Be my kid's mommy! (Bahasa Indonesia)

III 294. Dokter Gadungan



III 294. Dokter Gadungan

0"Tentu nyonya, mari." Ivan berjalan didepan Calista dan kini mobil mereka berdua sudah meninggalkan kediaman Darren untuk menuju rumah sakit tempat Dian mendapatkan perawatan setelah kejadian penembakan pada dirinya.     
0

Setelah kurang dari satu jam, mobil yang ditumpangi Calista pun sampai di depan sebuah rumah sakit, tempat dimana sahabatnya baru selesai dioperasi tadi malam. Seharusnya pagi ini sudah sadar dan bisa dijenguk.     

Calista dan Ivan berjalan memasuki rumah sakit melewati lorong dan belokan.

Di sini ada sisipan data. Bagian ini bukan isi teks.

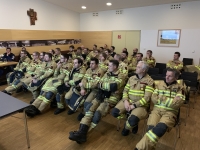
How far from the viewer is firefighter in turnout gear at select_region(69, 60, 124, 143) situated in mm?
2441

Setiap perawat yang melihat Calista lewat, selalu tersenyum ramah dan bahkan ada yang berkata, "Sudah waktunya ya bu? Mau dimana lahirannya? Anaknya cewek atau cowok?" Calista hanya bisa tersenyum balik seramah mungkin. Karena mereka memang tidak tahu kalau ini baru hamil 5 bulan, huhuhu. Batin Calista.     

"Ivan, kamu tunggu disini ya. Eh, atau kamu masuk saja deh." Calista yang semula ingin menjenguk Dian seorang diri, lupa kalau didalam pasti ada suami temannya. Jadi, dia pun menyuruh Ivan untuk masuk menemani.     

Calista mengetuk pintu dan beberapa saat kemudian pintupun dibuka.     

"Kamu," Dengan wajah kusut dan lelah, suami temannya itu membuka pintu.     

"Dian belum sadar kah?" Calista langsung masuk dengan langkah perlahan-lahan dan suara setengah berbisik.     

"Sudah tapi masih belum bisa diajak banyak bicara." Jawab Dave.     

"Kamu mandi dulu sana dan rapih-rapih sedikit. Biar Dian pas bangun bisa lihat wajah suaminya yang segar. Dia pasti tak mau lihat suaminya sedih dan dan tidak terurus." Jawab Calista. Dave mengernyitkan alisnya. Tidak pernah ada yang bisa memberinya perintah selain istrinya, tapi untuk saat ini, saran perempuan hamil ini benar juga. Dengan menghela napas, Dave berjalan menuju kamar mandi yang ada didalam kamar untuk menyegarkan tubuh dan pikirannya.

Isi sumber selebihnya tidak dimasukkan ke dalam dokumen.